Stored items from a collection
--- START ---

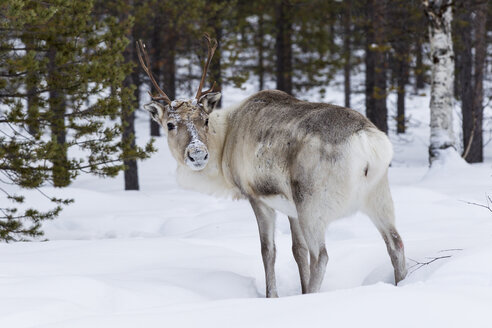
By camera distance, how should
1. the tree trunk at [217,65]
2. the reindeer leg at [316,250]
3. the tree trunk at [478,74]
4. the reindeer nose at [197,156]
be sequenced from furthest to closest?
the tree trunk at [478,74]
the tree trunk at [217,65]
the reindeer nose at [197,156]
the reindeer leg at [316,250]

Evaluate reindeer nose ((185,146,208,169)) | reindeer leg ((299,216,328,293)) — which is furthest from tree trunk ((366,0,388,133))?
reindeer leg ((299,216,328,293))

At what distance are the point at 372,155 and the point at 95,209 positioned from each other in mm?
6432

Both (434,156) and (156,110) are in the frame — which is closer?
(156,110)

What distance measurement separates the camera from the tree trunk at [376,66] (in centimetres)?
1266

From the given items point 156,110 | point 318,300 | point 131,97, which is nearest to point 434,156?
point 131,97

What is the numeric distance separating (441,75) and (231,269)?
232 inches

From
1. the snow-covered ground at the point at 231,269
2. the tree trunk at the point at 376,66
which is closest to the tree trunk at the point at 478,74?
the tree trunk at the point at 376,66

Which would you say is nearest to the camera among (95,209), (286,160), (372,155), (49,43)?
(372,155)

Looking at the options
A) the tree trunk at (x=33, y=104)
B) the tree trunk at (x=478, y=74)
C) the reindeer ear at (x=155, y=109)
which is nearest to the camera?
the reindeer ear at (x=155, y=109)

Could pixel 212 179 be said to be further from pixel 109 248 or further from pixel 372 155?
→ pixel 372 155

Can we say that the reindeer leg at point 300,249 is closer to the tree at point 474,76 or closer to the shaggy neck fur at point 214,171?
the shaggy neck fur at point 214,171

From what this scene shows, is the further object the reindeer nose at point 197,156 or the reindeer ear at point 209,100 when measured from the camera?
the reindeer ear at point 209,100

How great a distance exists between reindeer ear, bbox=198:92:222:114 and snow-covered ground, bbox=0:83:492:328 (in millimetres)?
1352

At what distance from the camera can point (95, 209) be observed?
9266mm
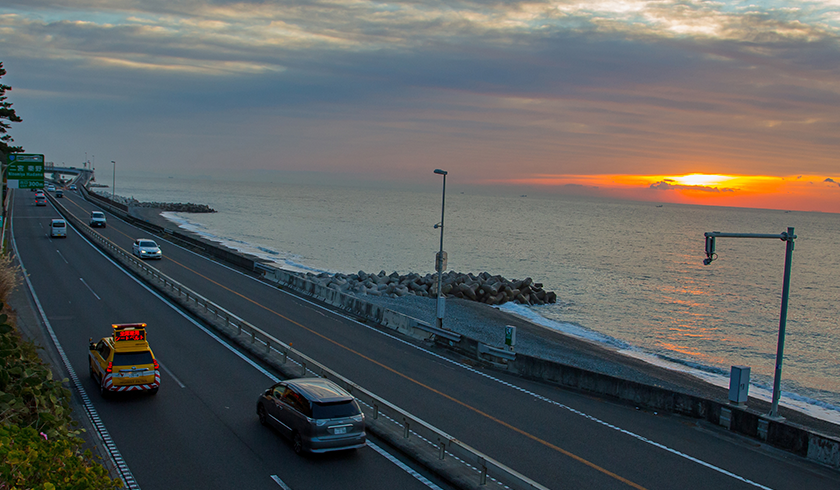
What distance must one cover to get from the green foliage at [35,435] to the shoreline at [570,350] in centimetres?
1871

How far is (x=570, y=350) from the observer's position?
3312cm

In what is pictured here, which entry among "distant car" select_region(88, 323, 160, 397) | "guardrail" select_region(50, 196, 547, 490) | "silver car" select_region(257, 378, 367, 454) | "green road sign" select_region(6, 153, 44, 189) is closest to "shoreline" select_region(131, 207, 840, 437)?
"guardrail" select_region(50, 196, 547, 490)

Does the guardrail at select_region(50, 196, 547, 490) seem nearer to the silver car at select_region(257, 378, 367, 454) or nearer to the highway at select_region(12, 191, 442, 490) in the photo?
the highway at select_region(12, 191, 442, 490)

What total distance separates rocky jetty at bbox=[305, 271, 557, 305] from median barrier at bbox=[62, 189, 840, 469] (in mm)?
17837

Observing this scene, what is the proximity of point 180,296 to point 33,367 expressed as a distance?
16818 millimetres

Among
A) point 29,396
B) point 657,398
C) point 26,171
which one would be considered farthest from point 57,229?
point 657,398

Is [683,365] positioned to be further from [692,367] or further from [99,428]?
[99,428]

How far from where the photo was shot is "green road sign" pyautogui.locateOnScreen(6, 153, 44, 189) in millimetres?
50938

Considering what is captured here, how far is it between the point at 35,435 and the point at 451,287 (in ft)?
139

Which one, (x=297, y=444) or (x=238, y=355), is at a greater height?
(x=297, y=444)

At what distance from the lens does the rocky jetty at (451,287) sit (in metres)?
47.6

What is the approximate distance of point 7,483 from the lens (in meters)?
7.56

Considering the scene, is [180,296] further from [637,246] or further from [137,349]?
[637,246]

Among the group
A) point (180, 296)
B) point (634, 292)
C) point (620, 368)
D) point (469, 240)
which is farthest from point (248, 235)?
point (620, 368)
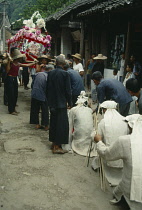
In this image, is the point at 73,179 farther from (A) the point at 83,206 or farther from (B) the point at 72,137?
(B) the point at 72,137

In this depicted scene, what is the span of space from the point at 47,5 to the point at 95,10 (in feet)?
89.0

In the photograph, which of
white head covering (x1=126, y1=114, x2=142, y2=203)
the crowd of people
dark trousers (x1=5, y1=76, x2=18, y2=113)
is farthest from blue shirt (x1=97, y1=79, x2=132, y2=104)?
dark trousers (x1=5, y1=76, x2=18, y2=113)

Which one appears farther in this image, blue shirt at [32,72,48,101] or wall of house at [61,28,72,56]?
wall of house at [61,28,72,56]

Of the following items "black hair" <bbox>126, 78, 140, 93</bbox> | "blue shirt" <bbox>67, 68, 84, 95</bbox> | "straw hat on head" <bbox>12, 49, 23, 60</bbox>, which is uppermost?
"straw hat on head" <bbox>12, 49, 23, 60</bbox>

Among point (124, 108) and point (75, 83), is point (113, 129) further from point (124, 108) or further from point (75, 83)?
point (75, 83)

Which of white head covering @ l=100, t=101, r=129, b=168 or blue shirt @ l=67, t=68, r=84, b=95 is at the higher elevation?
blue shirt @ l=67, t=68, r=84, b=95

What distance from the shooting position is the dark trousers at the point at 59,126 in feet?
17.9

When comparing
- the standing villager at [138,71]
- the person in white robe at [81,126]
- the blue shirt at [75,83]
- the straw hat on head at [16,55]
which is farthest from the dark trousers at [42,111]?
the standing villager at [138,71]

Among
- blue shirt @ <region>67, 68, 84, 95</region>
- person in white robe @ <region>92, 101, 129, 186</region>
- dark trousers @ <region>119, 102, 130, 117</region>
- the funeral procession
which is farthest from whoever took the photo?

--- END ---

Reproduce all of the rows above with "snow-covered ground" swapped for "snowy ground" wherever it occurs, keeping everything else the same, and omit the pictures.

By camera distance, how should
1. the tree trunk at [217,65]
2. the reindeer leg at [316,250]
3. the tree trunk at [478,74]
4. the reindeer nose at [197,156]
be sequenced from furthest to closest?
the tree trunk at [478,74]
the tree trunk at [217,65]
the reindeer nose at [197,156]
the reindeer leg at [316,250]

Evaluate reindeer nose ((185,146,208,169)) | reindeer leg ((299,216,328,293)) — which is furthest from tree trunk ((366,0,388,133))?
reindeer leg ((299,216,328,293))

At what distance are the point at 372,155 and the point at 95,209 positioned from each other in mm?
6432

Both (434,156) and (156,110) are in the frame — which is closer?
(156,110)

What distance measurement separates the camera from the tree trunk at [376,66] (in centimetres)?
1266

From the given items point 156,110 | point 318,300 | point 131,97, which is nearest to point 434,156?
point 131,97

What is the numeric distance separating (441,75) and (231,269)?
232 inches

From
1. the snowy ground at the point at 231,269
2. the tree trunk at the point at 376,66
which is closest to the tree trunk at the point at 478,74?
the tree trunk at the point at 376,66

Which would you say is nearest to the camera among (95,209), (286,160), (372,155), (49,43)?
(372,155)

Looking at the options
A) the tree trunk at (x=33, y=104)
B) the tree trunk at (x=478, y=74)
C) the reindeer ear at (x=155, y=109)
which is nearest to the camera?
the reindeer ear at (x=155, y=109)

Could pixel 212 179 be said to be further from pixel 109 248 or further from pixel 372 155?
→ pixel 372 155

Can we say that the reindeer leg at point 300,249 is closer to the tree at point 474,76 or closer to the shaggy neck fur at point 214,171?
the shaggy neck fur at point 214,171

From what this scene shows, is the further object the reindeer nose at point 197,156 or the reindeer ear at point 209,100 when measured from the camera?
the reindeer ear at point 209,100

How great a distance exists between reindeer ear, bbox=198:92:222:114 and snowy ground, bbox=0:83:492:328 (in millimetres)?
1352

At what distance from the camera can point (95, 209) be observed?
9266mm
What distance must one cover to get from the green foliage at [35,435] to the shoreline at [570,350] in centimetres?
1871

How far is (x=570, y=350) from the observer's position?
3312cm

In what is pictured here, which entry among "distant car" select_region(88, 323, 160, 397) | "guardrail" select_region(50, 196, 547, 490) | "silver car" select_region(257, 378, 367, 454) | "green road sign" select_region(6, 153, 44, 189) is closest to "shoreline" select_region(131, 207, 840, 437)?
"guardrail" select_region(50, 196, 547, 490)

Does the guardrail at select_region(50, 196, 547, 490) seem nearer to the silver car at select_region(257, 378, 367, 454) or nearer to the highway at select_region(12, 191, 442, 490) in the photo?
the highway at select_region(12, 191, 442, 490)

What total distance separates rocky jetty at bbox=[305, 271, 557, 305] from median barrier at bbox=[62, 189, 840, 469] (in mm)?
17837

Observing this scene, what is the proximity of point 180,296 to point 33,367 expressed as a distance?
16818 millimetres

Among
A) point 29,396
B) point 657,398
C) point 26,171
which one would be considered farthest from point 57,229?
point 657,398

Is [683,365] positioned to be further from [692,367] or further from [99,428]?
[99,428]

How far from where the photo was shot is "green road sign" pyautogui.locateOnScreen(6, 153, 44, 189) in millimetres?
50938

Considering what is captured here, how far is it between the point at 35,435 and the point at 451,287 (in ft)?
139

Which one, (x=297, y=444) or (x=238, y=355), is at a greater height?
(x=297, y=444)

At what distance from the lens does the rocky jetty at (451,287) sit (in metres)?
47.6

What is the approximate distance of point 7,483 from the lens (in meters)?
7.56

Considering the scene, is [180,296] further from [637,246] or further from [137,349]?
[637,246]

Among the group
A) point (180, 296)
B) point (634, 292)
C) point (620, 368)
D) point (469, 240)
which is farthest from point (248, 235)?
point (620, 368)
In this image, is the point at 73,179 farther from (A) the point at 83,206 or farther from (B) the point at 72,137?
(B) the point at 72,137

In this depicted scene, what is the span of space from the point at 47,5 to the point at 95,10 (in feet)?
89.0

In the photograph, which of
white head covering (x1=126, y1=114, x2=142, y2=203)
the crowd of people
dark trousers (x1=5, y1=76, x2=18, y2=113)
is farthest from blue shirt (x1=97, y1=79, x2=132, y2=104)?
dark trousers (x1=5, y1=76, x2=18, y2=113)

Which one appears farther in this image, blue shirt at [32,72,48,101] or wall of house at [61,28,72,56]?
wall of house at [61,28,72,56]

Of the following items "black hair" <bbox>126, 78, 140, 93</bbox> | "blue shirt" <bbox>67, 68, 84, 95</bbox> | "straw hat on head" <bbox>12, 49, 23, 60</bbox>, which is uppermost?
"straw hat on head" <bbox>12, 49, 23, 60</bbox>

Among point (124, 108) and point (75, 83), is point (113, 129) further from point (124, 108) or further from point (75, 83)?
point (75, 83)

Which of white head covering @ l=100, t=101, r=129, b=168 or blue shirt @ l=67, t=68, r=84, b=95 is at the higher elevation?
blue shirt @ l=67, t=68, r=84, b=95

What distance from the shooting position is the dark trousers at the point at 59,126 in feet?
17.9

When comparing
- the standing villager at [138,71]
- the person in white robe at [81,126]
- the blue shirt at [75,83]
- the straw hat on head at [16,55]
which is farthest from the dark trousers at [42,111]?
the standing villager at [138,71]

Among
- blue shirt @ <region>67, 68, 84, 95</region>
- person in white robe @ <region>92, 101, 129, 186</region>
- dark trousers @ <region>119, 102, 130, 117</region>
- the funeral procession
which is farthest from whoever took the photo?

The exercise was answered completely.